┌──

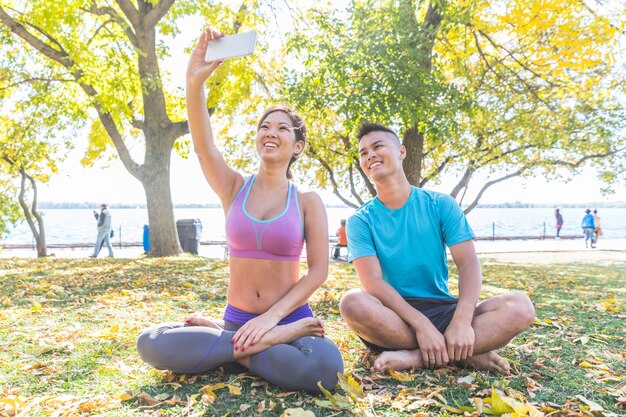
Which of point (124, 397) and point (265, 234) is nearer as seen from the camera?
point (124, 397)

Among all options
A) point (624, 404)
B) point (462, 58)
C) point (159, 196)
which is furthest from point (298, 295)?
point (462, 58)

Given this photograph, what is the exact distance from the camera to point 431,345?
9.35 ft

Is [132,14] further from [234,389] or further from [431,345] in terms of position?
[431,345]

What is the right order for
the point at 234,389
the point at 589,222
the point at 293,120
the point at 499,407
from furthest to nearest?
1. the point at 589,222
2. the point at 293,120
3. the point at 234,389
4. the point at 499,407

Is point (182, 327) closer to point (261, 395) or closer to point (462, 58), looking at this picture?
point (261, 395)

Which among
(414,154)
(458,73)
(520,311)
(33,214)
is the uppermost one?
(458,73)

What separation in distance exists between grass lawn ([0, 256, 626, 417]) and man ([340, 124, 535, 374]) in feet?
0.61

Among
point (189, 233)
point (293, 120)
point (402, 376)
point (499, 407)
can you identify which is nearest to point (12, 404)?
point (402, 376)

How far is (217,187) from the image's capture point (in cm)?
306

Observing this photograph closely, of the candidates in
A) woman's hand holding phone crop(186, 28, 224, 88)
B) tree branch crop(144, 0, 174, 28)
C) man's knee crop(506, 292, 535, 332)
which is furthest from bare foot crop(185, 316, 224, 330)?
tree branch crop(144, 0, 174, 28)

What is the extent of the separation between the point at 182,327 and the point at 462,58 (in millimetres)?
11688

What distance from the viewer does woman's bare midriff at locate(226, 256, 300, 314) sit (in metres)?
2.87

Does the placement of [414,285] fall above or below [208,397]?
above

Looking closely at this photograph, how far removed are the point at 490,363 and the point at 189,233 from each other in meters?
12.4
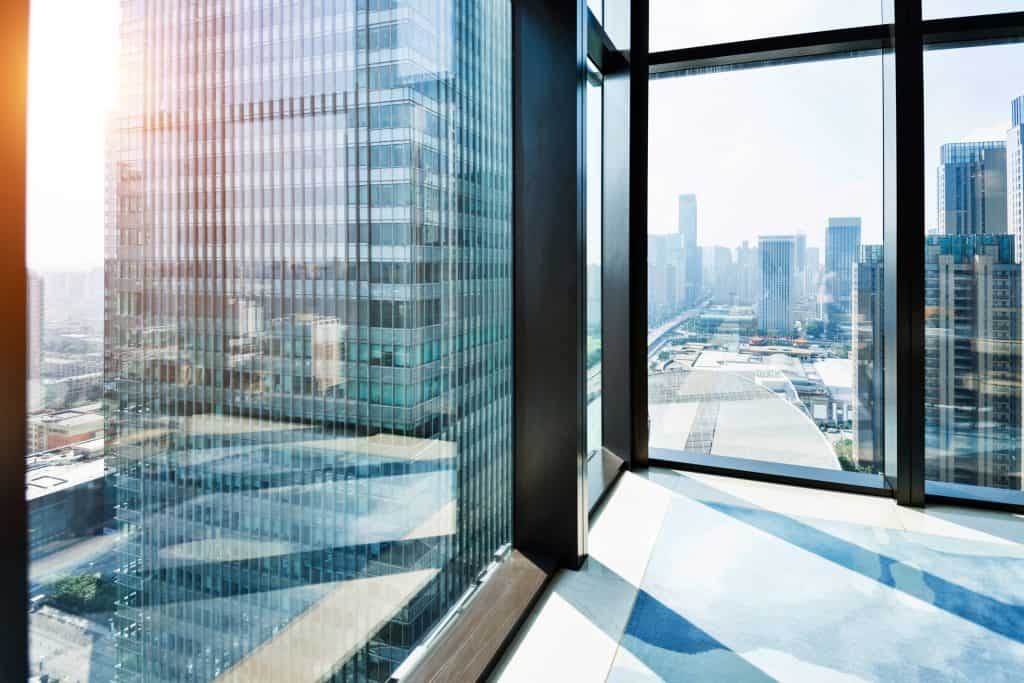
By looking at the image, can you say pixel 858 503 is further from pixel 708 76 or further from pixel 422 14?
pixel 422 14

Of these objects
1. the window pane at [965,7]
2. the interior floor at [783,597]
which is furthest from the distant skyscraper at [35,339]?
the window pane at [965,7]

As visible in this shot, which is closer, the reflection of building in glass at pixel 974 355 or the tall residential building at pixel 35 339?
the tall residential building at pixel 35 339

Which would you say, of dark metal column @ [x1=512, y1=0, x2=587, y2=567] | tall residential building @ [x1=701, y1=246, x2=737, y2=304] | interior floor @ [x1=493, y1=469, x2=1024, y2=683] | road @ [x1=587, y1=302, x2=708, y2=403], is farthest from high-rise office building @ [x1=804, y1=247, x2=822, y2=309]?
dark metal column @ [x1=512, y1=0, x2=587, y2=567]

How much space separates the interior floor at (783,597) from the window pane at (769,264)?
1.62ft

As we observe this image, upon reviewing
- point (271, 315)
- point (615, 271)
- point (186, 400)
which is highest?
point (615, 271)

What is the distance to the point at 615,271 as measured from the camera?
2.79m

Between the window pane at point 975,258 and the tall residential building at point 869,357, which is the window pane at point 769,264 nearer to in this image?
the tall residential building at point 869,357

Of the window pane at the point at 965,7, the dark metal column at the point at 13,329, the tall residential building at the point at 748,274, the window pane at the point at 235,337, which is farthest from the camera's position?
the tall residential building at the point at 748,274

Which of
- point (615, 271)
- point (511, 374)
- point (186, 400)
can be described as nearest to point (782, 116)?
point (615, 271)

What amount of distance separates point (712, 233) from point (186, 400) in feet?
8.44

└──

● Task brief
Write out the items word for word, from the very start through the line containing "4. the point at 499,407", and leave the pictures out of your copy.

● Completed exercise
Which of point (124, 397) and point (265, 234) is nearer as seen from the camera?
point (124, 397)

Among all options
A) point (624, 404)
B) point (462, 58)
C) point (159, 196)
which is furthest from point (298, 295)?
point (462, 58)

Given this photograph, what is the exact distance from the camera to point 431,345?
9.35 ft

Is [132,14] further from [234,389] or further from [431,345] in terms of position?
[431,345]

What is the right order for
the point at 234,389
the point at 589,222
the point at 293,120
the point at 499,407
from furthest to nearest?
1. the point at 589,222
2. the point at 293,120
3. the point at 234,389
4. the point at 499,407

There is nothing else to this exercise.